§ **Requirements**:
A - From the film diary for 2000, quote the passage from "Jan 31, Cornell" to "vita in 35mm.".
B - Name every movie title mentioned in the film diary for 2000.
C - Carry the film diary for 2000 forward from its final sentence.

§ **Selected passage**:
[Start]

Remembering: 2000

At this point in my life, I have seen 3,237 feature-length movies. 2,280 of those, or slightly more than 70%, I screened for the first time in the last ten years. So if the 80s were my years of first awestruck contact with the movies, and the 90s were the decade of pulverizing impressions and irrevocable falling in love, then the 00s, or the Aughties, or the Naughties, or whatever we wound up calling them, have encompassed the exponential explosion of my filmgoing horizons. I see many, many, many more new movies per year than I ever did before, but it's also the decade in which I started delving deeply into movie history. As a time-capsule commemoration of the decade that's about to end, I'm starting a year-by-year digest of my most definitive in-theater experiences. My way of saying thanks, saying goodbye, and starting to look forward to (hopefully!) another decade of cinema.
Jan 5, Landmark Embarcadero, San Francisco
The first movie ticket I bought in the new millennium was for a first-run screening of Kimberly Peirce's Boys Don't Cry, while on a weeklong visit to some friends in the Bay Area of California. What better city than this historic haven for queers in which to see this landmark of transgender representation. The audience was so rapt, moved, and respectful; I can't remember ever sitting in a theater so quiet.
Jan 31, Cornell Cinema (Willard Straight), Ithaca, NY
I was lucky enough to see 8½ for the first time on a big screen in Boston, MA, the previous summer, but I thrilled even more to La dolce vita in 35mm.
Feb 22, Lincoln Plaza 6 and United Artists Union Square 14, New York City
As it quickly became obvious that Jane Campion's Holy Smoke! had been too much of a commercial and critical non-starter to make its way to Ithaca, New York, I surprised even myself by spending $69.50 on a round-trip bus ticket, five hours each way, to go see it in New York City. Making a pilgrimage for Jane Campion is one thing; infinitely more ignominious was knowing in the back of my mind that the sojourn was equally motivated by my need to see The Green Mile, because even though I'd concertedly snubbed it during its Ithaca run, I couldn't bear to enter an Oscar season without seeing all five Best Picture nominees. Never again could it be denied: I am an insane person. This one didn't go so well for me, but I enjoyed railing at it from my own little pulpit. To fill the time between Smoke and Mile, I squeezed in a mid-afternoon matinée of Julie Taymor's Titus, in the UA14's then-novel atmosphere of stadium seating. I had left Ithaca just before 5AM on a Monday, and I took the 2AM bus back, so as to show up on time to my graduate seminar in 19th-century fiction.

[End]

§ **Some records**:

[Start]

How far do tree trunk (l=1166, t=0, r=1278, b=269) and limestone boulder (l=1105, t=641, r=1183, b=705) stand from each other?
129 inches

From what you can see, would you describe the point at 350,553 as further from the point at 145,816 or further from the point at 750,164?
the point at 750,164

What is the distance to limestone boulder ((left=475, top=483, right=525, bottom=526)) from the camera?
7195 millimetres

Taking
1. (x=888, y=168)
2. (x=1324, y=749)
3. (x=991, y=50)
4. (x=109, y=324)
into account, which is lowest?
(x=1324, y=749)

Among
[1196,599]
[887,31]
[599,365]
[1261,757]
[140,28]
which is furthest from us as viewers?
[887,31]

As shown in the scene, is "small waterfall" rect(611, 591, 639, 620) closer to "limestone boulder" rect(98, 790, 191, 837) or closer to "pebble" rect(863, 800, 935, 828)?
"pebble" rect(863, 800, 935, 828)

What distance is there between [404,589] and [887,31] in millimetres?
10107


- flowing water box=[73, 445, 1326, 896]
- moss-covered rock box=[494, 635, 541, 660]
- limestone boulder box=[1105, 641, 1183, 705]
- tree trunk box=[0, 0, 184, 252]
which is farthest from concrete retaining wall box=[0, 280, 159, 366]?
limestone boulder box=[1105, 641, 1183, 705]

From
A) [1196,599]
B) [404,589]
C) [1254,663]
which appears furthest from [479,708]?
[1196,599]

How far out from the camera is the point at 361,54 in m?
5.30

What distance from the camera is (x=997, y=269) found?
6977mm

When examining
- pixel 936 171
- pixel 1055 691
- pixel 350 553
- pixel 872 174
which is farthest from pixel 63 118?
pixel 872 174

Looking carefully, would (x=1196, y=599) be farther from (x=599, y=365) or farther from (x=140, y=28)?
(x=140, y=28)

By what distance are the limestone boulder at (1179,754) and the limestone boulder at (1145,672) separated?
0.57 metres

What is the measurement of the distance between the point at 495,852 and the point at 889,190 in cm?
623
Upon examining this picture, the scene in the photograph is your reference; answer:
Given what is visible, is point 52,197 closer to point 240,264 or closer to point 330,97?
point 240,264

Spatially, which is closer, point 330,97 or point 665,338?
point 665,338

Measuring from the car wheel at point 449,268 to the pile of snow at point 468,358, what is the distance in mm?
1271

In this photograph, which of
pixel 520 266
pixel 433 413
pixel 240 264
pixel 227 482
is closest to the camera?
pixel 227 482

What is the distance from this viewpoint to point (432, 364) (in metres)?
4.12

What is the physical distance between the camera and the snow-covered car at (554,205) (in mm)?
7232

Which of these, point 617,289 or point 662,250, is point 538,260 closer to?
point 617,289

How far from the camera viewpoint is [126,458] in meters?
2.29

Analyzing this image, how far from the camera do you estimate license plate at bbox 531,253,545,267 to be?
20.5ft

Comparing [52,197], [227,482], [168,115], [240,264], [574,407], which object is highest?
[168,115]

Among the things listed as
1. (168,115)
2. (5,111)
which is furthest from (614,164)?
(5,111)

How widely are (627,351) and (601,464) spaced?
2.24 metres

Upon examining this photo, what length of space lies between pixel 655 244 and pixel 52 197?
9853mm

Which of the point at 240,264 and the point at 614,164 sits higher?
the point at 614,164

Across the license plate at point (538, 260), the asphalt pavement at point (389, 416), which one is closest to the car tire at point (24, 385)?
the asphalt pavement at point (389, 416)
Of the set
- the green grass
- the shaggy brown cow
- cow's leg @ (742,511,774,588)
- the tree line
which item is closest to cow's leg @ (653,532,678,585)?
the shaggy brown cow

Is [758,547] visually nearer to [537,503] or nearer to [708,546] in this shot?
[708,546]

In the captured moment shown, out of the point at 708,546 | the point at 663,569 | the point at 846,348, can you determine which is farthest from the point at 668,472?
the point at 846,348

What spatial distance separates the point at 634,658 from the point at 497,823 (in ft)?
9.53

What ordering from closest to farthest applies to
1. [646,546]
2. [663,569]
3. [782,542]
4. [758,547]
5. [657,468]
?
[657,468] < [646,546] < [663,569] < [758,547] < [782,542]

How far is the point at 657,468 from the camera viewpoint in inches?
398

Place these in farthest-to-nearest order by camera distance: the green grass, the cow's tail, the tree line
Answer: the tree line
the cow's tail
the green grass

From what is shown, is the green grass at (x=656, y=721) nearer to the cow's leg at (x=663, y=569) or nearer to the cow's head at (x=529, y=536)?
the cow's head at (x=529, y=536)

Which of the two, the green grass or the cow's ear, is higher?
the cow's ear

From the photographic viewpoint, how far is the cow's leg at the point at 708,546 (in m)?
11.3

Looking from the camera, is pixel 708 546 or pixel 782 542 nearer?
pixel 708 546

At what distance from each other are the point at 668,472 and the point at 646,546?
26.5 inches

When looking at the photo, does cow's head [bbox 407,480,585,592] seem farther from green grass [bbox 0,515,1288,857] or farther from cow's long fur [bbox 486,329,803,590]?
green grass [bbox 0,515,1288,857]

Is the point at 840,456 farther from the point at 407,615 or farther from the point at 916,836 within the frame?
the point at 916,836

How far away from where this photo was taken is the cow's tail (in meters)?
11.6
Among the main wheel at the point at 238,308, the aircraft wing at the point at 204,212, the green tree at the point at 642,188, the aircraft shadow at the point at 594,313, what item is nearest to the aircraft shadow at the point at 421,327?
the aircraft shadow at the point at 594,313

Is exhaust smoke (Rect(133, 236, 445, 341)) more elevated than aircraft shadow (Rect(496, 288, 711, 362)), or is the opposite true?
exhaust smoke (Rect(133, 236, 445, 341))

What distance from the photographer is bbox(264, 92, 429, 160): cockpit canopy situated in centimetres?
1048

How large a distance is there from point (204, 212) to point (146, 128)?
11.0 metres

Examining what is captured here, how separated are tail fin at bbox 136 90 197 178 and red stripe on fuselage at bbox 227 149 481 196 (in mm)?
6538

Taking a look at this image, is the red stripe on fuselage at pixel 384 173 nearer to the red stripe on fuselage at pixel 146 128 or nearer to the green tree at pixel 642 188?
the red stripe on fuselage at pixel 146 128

[End]

§ **Answers to the exercises**:
A -
Jan 31, Cornell Cinema (Willard Straight), Ithaca, NY
I was lucky enough to see 8½ for the first time on a big screen in Boston, MA, the previous summer, but I thrilled even more to La dolce vita in 35mm.

B -
Boys Don't Cry
8½
La dolce vita
Holy Smoke!
The Green Mile
Titus

C -
Feb 26, Cornell Cinema (Uris), Ithaca, NY
Solaris: a boy's first in-cinema Tarkovsky. It resonated.
Mar 13, Cornell Cinema (Willard Straight), Ithaca, NY
The Tarkovsky series continues, and so does my habit of fastidiously marking movie milestones, and jerry-rigging them to be worthy of the occasion: I spend my 1,000th movie-viewing experience at a gorgeously restored print of Andrei Rublev, a movie I have now seen three times, every time projected from celluloid.
Apr 19, Fall Creek Pictures, Ithaca, NY
Curtis Hanson's Wonder Boys offers welcome proof that the plot and the style of a film can seem as literary as they come but the execution can still be elegantly cinematic. Proof, too, that I can notice such execution despite my English-major tendency in those years to contemplate and review all movies primarily in terms of story and acting. Several early correspondents to the website, always fairly if not always nicely, had called my attention to this training-wheels failing of mine, and I was very proud to have remarked how skilled and eloquent were the edits, rhythms, and framing choices of Wonder Boys. I'm not as huge a fan these days as I was then, but it's still a cozy, engaging picture, and I'm glad it was the one that prompted my friend Kathleen to coin the phrase "a seer-againer."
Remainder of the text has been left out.